(Collection entries)

──────

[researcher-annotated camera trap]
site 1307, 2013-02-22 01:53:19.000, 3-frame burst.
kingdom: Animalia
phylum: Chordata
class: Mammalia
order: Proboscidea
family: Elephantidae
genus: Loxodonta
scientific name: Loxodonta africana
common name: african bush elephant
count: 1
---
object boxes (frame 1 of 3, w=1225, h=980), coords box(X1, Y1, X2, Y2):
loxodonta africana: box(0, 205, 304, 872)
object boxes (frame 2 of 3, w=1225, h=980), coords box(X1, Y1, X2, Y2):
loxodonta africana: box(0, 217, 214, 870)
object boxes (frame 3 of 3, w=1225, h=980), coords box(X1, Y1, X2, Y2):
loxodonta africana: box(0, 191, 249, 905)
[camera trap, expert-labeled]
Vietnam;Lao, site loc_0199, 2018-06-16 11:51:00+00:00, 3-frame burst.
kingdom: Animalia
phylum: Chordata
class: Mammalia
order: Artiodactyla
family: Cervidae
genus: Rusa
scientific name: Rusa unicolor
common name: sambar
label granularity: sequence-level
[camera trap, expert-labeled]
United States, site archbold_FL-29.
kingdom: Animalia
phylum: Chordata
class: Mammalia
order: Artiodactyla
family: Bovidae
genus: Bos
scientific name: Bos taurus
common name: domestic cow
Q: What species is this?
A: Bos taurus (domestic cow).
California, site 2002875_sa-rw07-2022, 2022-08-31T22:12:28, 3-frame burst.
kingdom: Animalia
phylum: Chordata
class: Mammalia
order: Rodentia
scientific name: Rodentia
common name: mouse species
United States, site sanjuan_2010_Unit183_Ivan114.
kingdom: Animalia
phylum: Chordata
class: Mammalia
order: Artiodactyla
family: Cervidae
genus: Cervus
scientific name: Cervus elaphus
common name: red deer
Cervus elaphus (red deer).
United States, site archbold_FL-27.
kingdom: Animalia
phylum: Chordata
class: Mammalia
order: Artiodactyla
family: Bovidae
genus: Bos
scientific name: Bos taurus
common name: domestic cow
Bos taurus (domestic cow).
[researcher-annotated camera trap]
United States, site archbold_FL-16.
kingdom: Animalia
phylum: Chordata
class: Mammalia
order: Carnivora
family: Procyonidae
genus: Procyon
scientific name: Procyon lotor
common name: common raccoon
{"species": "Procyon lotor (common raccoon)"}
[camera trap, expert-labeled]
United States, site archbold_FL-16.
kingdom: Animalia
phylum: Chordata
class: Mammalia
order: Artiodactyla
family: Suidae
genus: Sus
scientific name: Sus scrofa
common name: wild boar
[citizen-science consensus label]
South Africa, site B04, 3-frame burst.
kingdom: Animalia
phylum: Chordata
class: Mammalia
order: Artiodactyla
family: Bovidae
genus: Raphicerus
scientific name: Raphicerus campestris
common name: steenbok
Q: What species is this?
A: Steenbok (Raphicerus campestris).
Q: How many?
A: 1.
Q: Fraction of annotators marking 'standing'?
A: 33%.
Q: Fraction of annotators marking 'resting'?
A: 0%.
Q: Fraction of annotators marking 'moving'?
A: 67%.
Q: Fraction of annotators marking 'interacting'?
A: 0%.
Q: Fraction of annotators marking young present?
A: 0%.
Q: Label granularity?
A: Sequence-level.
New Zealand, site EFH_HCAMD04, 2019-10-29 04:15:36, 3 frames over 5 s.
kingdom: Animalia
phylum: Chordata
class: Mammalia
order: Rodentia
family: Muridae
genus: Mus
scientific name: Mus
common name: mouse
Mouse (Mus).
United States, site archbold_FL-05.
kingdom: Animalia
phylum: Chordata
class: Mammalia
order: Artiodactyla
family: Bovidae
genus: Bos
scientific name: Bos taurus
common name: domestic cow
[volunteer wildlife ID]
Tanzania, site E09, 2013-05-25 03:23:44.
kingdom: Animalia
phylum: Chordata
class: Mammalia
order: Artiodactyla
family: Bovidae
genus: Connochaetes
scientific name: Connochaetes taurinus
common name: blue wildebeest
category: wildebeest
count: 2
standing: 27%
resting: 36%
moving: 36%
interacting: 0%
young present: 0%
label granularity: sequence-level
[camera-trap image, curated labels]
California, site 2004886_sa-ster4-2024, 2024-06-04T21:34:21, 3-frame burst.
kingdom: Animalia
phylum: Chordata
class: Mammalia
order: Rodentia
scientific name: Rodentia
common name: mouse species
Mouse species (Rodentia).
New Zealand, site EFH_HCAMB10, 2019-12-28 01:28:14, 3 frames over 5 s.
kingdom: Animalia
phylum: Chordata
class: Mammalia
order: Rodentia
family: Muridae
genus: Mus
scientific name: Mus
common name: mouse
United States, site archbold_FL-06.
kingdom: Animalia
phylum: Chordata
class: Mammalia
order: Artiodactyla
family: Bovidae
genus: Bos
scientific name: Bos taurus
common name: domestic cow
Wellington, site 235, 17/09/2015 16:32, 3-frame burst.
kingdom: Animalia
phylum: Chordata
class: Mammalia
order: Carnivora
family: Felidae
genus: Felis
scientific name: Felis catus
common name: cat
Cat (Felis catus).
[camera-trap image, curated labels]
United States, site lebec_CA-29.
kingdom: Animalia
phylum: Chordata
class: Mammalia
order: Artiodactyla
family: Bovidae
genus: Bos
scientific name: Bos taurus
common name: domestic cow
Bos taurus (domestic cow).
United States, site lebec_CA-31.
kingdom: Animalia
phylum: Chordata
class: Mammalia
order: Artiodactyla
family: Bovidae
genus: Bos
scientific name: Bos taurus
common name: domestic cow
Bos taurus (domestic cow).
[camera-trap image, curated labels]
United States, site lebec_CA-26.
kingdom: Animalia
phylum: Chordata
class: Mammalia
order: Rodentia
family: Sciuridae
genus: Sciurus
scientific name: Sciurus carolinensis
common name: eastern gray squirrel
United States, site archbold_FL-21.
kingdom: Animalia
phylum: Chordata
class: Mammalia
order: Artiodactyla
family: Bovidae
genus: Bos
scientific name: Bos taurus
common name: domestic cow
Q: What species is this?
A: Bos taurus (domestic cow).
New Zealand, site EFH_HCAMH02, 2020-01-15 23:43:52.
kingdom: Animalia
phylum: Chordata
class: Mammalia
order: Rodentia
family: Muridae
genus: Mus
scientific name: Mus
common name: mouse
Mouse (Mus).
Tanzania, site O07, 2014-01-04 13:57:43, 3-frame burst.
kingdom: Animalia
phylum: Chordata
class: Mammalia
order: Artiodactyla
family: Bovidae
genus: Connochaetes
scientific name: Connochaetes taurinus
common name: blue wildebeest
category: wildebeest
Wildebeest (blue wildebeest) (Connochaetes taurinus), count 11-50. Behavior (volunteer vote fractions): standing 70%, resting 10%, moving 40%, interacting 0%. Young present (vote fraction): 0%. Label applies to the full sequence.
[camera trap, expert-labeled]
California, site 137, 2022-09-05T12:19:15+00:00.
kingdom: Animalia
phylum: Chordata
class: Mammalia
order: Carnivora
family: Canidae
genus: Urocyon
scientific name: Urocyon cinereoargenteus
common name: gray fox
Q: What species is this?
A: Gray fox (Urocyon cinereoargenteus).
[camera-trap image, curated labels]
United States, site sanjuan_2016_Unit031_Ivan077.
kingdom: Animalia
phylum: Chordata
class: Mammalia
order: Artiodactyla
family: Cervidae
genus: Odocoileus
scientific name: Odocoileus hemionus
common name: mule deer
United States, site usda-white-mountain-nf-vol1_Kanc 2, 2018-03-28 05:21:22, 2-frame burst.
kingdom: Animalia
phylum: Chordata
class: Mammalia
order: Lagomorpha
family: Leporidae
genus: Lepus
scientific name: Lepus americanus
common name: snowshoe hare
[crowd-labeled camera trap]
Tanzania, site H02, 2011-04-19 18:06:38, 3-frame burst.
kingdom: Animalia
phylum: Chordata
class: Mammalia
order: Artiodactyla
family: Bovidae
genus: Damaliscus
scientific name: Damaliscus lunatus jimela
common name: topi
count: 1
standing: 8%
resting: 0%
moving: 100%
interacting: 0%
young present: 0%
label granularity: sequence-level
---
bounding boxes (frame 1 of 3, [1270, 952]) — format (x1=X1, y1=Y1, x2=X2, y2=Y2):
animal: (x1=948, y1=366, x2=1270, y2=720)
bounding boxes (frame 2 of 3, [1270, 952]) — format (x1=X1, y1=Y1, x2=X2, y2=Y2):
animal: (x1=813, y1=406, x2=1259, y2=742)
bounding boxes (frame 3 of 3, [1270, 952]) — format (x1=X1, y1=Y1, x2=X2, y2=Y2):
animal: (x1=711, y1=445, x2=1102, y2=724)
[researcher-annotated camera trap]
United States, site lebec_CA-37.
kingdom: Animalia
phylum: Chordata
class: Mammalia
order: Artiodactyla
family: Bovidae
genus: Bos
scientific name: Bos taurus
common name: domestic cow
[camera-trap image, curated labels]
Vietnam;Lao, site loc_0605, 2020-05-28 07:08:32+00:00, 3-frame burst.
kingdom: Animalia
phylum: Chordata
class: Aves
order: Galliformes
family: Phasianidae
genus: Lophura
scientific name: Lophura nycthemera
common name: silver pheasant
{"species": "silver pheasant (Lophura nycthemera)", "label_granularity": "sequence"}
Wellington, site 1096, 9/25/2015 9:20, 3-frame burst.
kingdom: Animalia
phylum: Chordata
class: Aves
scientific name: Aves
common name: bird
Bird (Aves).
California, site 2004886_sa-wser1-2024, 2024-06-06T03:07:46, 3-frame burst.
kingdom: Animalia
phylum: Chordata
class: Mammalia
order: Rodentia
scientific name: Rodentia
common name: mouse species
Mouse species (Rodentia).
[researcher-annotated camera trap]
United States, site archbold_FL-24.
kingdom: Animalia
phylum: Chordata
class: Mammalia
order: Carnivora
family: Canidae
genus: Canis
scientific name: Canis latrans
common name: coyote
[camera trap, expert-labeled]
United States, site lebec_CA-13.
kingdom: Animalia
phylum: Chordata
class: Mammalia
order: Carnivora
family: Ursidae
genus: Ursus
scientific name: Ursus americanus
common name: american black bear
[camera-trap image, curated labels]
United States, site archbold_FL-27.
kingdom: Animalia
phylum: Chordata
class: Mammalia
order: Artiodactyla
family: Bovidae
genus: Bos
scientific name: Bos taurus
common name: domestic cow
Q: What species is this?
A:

──────

Show all lines above holding "Lophura".

- _The completed task_
genus: Lophura
scientific name: Lophura nycthemera
{"species": "silver pheasant (Lophura nycthemera)", "label_granularity": "sequence"}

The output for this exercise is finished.